JuliaDiff / ForwardDiff.jl

Forward Mode Automatic Differentiation for Julia
Other
892 stars 148 forks source link

Finalizing basics of forward mode with operator overloading and of package structuring #4

Closed papamarkou closed 11 years ago

papamarkou commented 11 years ago

I opened an issue so that we conclude the ongoing discussion on possible partial rewriting of the forward AD code.

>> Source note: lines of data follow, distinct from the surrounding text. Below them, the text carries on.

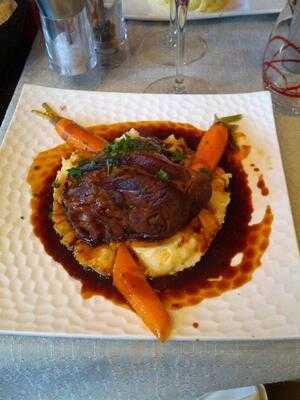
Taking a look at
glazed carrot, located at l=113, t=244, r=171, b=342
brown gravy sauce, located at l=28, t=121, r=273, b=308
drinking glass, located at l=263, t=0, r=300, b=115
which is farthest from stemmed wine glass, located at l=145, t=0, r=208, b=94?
glazed carrot, located at l=113, t=244, r=171, b=342

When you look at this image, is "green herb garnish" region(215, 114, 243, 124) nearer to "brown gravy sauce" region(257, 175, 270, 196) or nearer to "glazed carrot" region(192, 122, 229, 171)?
"glazed carrot" region(192, 122, 229, 171)

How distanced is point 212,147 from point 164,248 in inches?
16.5

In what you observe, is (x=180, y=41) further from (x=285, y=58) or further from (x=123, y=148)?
(x=123, y=148)

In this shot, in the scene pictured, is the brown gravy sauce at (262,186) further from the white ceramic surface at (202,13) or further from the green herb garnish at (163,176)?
the white ceramic surface at (202,13)

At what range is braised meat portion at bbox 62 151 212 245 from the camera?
4.00 feet

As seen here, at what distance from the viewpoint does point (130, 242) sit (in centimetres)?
127

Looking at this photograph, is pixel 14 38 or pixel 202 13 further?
pixel 202 13

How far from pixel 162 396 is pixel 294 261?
1.59 ft

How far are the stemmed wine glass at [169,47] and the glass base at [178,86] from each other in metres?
0.14

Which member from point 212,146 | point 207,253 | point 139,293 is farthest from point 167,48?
point 139,293

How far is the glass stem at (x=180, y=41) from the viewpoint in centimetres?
162

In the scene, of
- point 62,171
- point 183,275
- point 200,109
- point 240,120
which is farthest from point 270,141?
point 62,171

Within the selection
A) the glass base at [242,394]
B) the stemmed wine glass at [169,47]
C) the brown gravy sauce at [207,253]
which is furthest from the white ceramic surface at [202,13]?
the glass base at [242,394]

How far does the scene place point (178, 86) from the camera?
73.7 inches
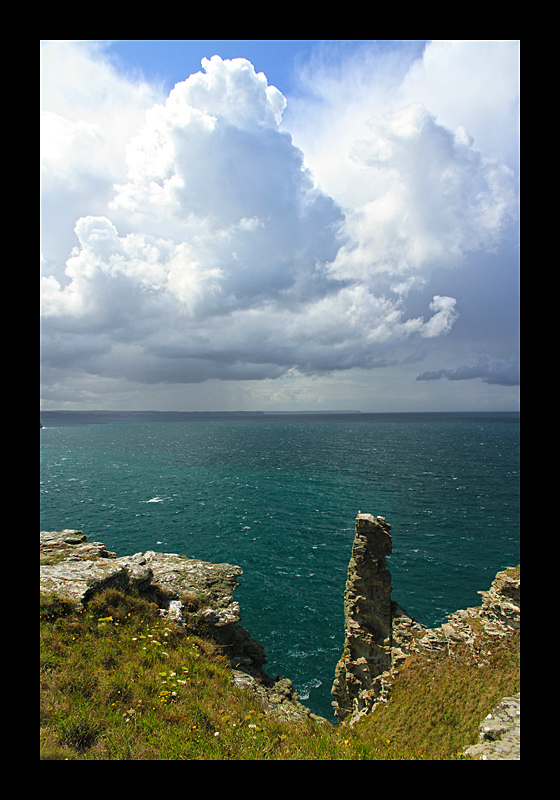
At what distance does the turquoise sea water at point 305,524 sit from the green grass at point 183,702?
59.1ft

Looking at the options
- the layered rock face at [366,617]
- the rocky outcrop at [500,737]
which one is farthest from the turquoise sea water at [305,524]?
the rocky outcrop at [500,737]

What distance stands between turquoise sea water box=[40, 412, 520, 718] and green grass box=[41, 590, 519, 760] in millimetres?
18005

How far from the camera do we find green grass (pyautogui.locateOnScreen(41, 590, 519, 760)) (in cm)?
703

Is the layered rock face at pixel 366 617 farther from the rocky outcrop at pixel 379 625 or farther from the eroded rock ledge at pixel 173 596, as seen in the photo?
the eroded rock ledge at pixel 173 596

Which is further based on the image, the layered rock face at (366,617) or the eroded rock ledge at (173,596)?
the layered rock face at (366,617)

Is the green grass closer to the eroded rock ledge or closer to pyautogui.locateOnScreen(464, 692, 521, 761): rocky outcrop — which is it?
the eroded rock ledge

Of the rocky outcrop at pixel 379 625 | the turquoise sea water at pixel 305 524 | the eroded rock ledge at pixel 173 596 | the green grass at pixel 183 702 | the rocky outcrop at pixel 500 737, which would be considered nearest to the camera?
the green grass at pixel 183 702

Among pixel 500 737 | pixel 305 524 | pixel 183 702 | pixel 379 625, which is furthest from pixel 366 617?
pixel 305 524

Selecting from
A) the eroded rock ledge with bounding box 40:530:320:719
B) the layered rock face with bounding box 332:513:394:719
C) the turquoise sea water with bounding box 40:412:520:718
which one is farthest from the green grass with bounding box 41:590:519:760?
the turquoise sea water with bounding box 40:412:520:718

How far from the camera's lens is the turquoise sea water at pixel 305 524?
118 feet

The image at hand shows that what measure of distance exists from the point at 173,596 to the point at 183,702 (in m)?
8.29
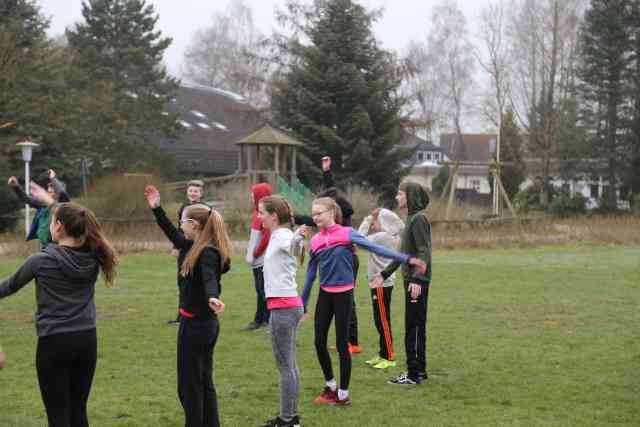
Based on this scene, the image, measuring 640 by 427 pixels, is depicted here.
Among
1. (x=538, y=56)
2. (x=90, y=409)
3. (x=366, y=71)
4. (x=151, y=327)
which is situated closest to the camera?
(x=90, y=409)

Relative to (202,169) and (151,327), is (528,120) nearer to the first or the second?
(202,169)

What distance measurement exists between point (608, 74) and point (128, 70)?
2785 cm

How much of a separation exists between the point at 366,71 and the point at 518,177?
767 inches

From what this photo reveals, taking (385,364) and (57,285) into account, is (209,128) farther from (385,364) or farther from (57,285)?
(57,285)

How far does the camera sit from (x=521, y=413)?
665 centimetres

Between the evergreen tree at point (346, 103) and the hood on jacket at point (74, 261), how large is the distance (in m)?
29.5

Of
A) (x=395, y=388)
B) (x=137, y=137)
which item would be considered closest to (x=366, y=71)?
(x=137, y=137)

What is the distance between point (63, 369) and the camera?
4.70 meters

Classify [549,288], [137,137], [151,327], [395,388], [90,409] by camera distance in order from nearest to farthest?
[90,409]
[395,388]
[151,327]
[549,288]
[137,137]

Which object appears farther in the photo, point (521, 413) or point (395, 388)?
point (395, 388)

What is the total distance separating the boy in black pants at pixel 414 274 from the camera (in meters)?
7.28

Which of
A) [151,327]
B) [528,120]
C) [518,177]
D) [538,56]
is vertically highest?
[538,56]

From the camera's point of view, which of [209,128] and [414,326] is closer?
[414,326]

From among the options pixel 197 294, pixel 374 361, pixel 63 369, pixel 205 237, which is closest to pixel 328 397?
pixel 374 361
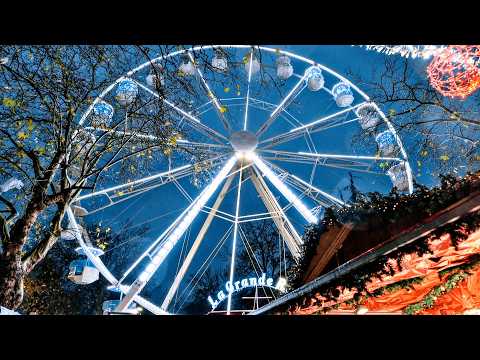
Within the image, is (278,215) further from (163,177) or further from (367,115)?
(367,115)

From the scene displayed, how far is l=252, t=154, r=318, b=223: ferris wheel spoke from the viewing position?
975cm

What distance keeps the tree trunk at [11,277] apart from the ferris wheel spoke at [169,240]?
3184mm

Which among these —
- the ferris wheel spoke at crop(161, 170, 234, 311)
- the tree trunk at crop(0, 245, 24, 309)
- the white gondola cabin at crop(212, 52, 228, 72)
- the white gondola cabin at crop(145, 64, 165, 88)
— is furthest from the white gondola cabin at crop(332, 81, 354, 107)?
the tree trunk at crop(0, 245, 24, 309)

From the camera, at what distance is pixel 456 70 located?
4574 mm

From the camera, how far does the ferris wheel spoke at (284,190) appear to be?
975cm

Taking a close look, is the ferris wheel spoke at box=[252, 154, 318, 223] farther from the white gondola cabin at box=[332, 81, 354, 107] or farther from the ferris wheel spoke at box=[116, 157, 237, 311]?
the white gondola cabin at box=[332, 81, 354, 107]

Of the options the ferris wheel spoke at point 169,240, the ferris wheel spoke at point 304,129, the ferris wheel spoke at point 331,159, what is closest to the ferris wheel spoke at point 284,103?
the ferris wheel spoke at point 304,129

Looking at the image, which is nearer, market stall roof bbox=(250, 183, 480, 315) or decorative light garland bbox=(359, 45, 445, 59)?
market stall roof bbox=(250, 183, 480, 315)

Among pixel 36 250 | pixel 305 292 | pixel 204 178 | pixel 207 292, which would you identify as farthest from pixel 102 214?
pixel 305 292

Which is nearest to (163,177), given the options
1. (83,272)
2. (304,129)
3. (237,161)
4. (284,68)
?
(237,161)

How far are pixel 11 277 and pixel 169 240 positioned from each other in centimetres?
386

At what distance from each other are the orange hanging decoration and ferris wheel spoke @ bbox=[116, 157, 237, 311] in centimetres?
644
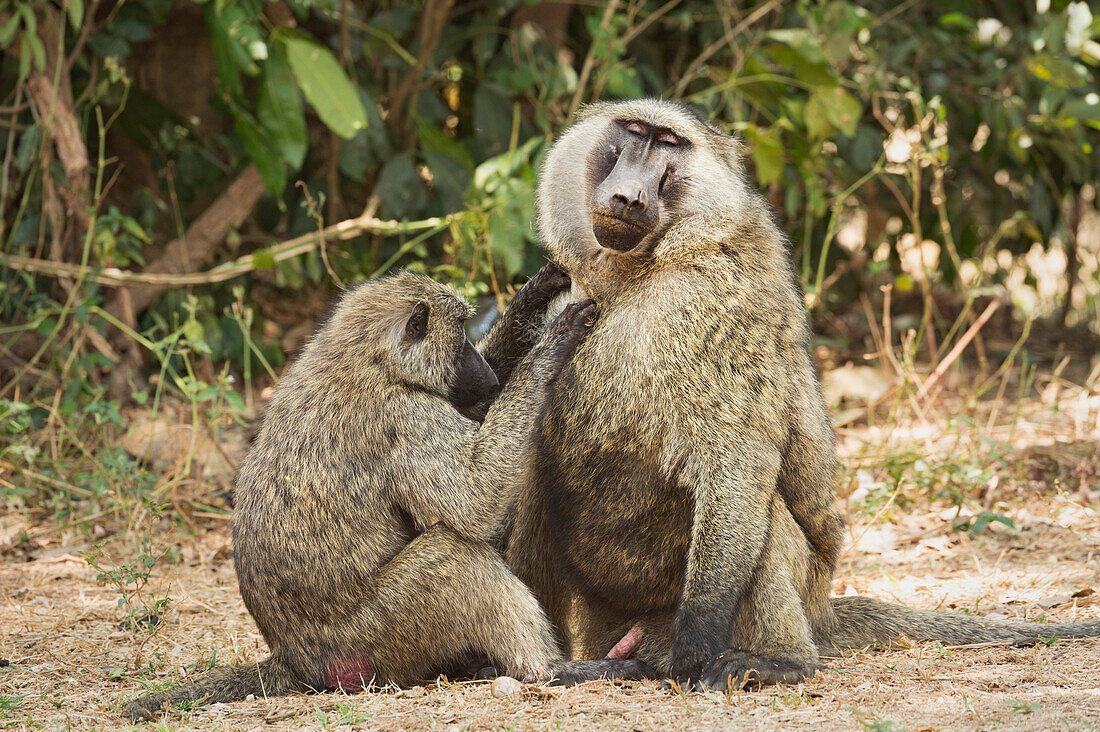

  1. Tom, I understand your last message re the gradient. My problem with the output is that the gradient doesn't need to be an nxn square matrix. All we need is its diagonal! This is more consistent with the mathematical definition of gradient, plus it takes less space to store (n numbers instead of n^2 since the matrix is diagonal).
  2. Are we dealing with f:R^n->R smooth functions only or with the more general case f:R^n->R^m?
  3. Kevin, as long as we won't need a separate type for reverse mode, Dual is not so bad choice. autodiff() is my favourite name for our AD functions, nevertheless we need to address the issue of having several AD modes, such as forward, reverse or hybrid. This could be done by using separate function names, which we need to device, or by having a function argument mode in autodiff(), i.e. autodiff(x, ..., mode="forward") so as to choose the mode of differentiation. To generalize further, we may need another function argument, say method, to choose between operator overloading (oo) and source code transformation (sct), for example autodiff(x, ..., mode="forward", method="oo").
  4. If the n parameter of the ADForward type does not exhibit any improvement in performance, I suggest we remove it.
  5. Kevin did a very tidy job on modularization so far. We could do a tiny bit more of structuring and file naming once we address the previous questions.
papamarkou commented 11 years ago

It slowly gets formulated in my mind. Here is how we could restructure the code. I suggest we abide to the performance tip of Julia's manual according to which we ought to split the functions in multiple definitions.

The minimum type block of automatic differentiation is that of a Dual number, whose first element is the value of the function and the second element is the derivative rather than the gradient. This, among else, validates the choice of Dual as a number for our type.

We can then proceed by defining our algebra based on Dual. This suffices apparently for univariate functions. At the same time, it allows performing partial differentiation on multivariable functions f:R^n->R. So if (x_1, ..., x_n) is an element of f's domain, we only need to define one more member inside Dual, which will be the index i. Then the partial derivative f_i:=df/dx_i is computed using Dual arithmetic. In the univariate case, i defaults to 1.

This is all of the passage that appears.